Effective communication is an absolute necessity in business. But when dealing with business people who speak a different language and come from an entirely different culture, that is easier said than done. This is especially true when dealing with a language and culture as unique and complex as that of Japan. The history, culture, civility and traditions of Japan are intricately woven into the daily lives of its residents, and have great import on how they conduct business as well. It’s extremely important to be mindful, respectful and appreciative of Japanese culture and tradition when conducting business with companies based in that country. Effective communication, when it comes to working with the Japanese, is much more complicated than simply translating language. What follows are some important tips on how to properly conduct yourself when working with people from this distinguished country:

• The formal nature of Japan extends to their business apparel. The operative word here is conservative. Men should typically wear business suits, and women should do the same. If you’re a woman, avoid wearing heels that are too high and keep jewelry to a minimum.

• A business card holds great importance in Japanese society. In fact, Japanese people feel that their business cards are an important reflection of the individual. Remember than when you accept a business card from someone else, or when you offer your own to a Japanese coworker. Don’t simply glance at it and tuck it away in your pocket – as we would here in the US.
Remember its import, and treat it with the same respect as you do the person offering the card.

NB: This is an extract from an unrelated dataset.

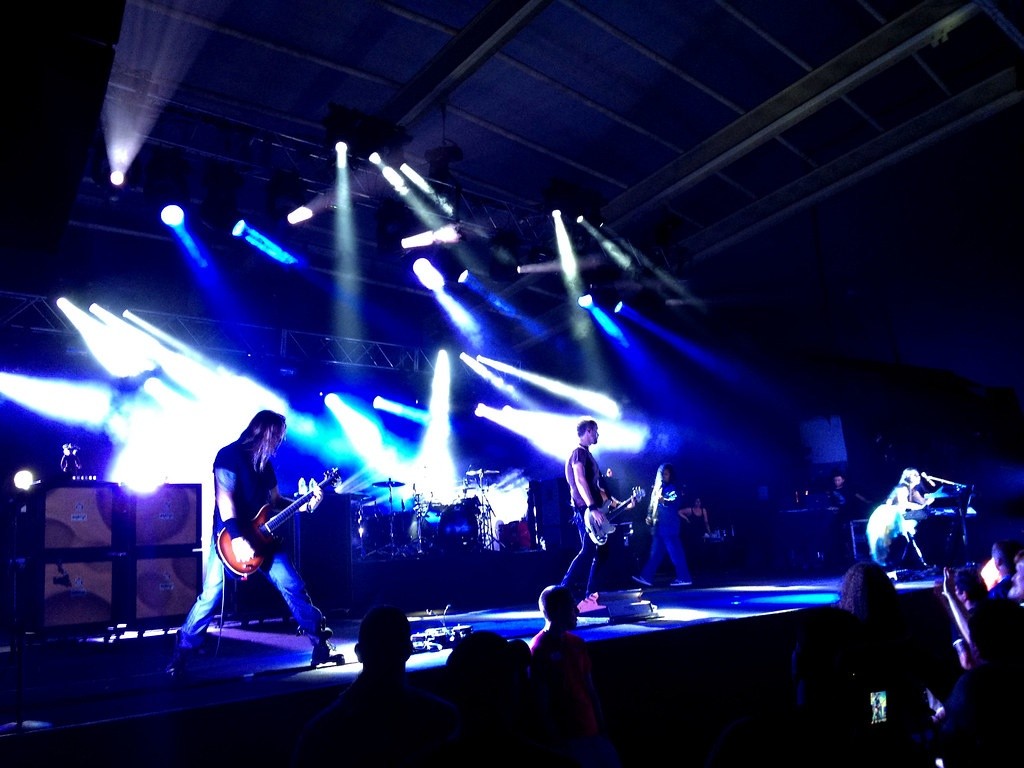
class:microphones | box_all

• Avoid the Western habit of talking too much during business meetings. Japanese people value silence and often interpret it as a sign of wisdom. Remember that formality in relationships with others is the norm within Japanese society, and that particularly holds true for new business relationships. And avoid asking personal questions. Japanese people value their privacy and would likely consider it rude if you were to ask about their personal lives. So when in doubt, hold your tongue.

• Never single out an individual; instead focus on the team. Japanese people are team-oriented to an extreme degree. In the US, we tend to be just the opposite. In fact, we would feel a great deal of pride in being singled out in a business meeting for doing a good job. In Japan, just the opposite is true. If you want to praise the efforts of your Japanese counterparts in a business meeting, recognize the group, not an individual.

• The Japanese have a tremendous amount of respect for their elders; and you should too. Older people are very much revered in Japan, and you should demonstrate your own reverence during business meetings by greeting senior business people first and offering your business card to the oldest member of the group before you do the same with others.

Of course, understanding the language – or at the very least, utilizing the services of a top-notch translator and/or interpreter – is absolutely crucial to successfully conducting business in Japan and with Japanese companies. But just as vital to effective communication is showing a respect and familiarity with Japanese culture. We’ve only begun to discuss it here, so do your homework beforehand. Learn about Japanese etiquette, not only in relation to business meetings, but also having to do with sharing meals and any other activities you anticipate joining in with your Japanese counterparts. There is a lot to learn, but once you do, you may be rewarded in ways far beyond simply succeeding in business. In fact, many people find Japanese culture and tradition to be absolutely charming and endearing. Chances are, you will too.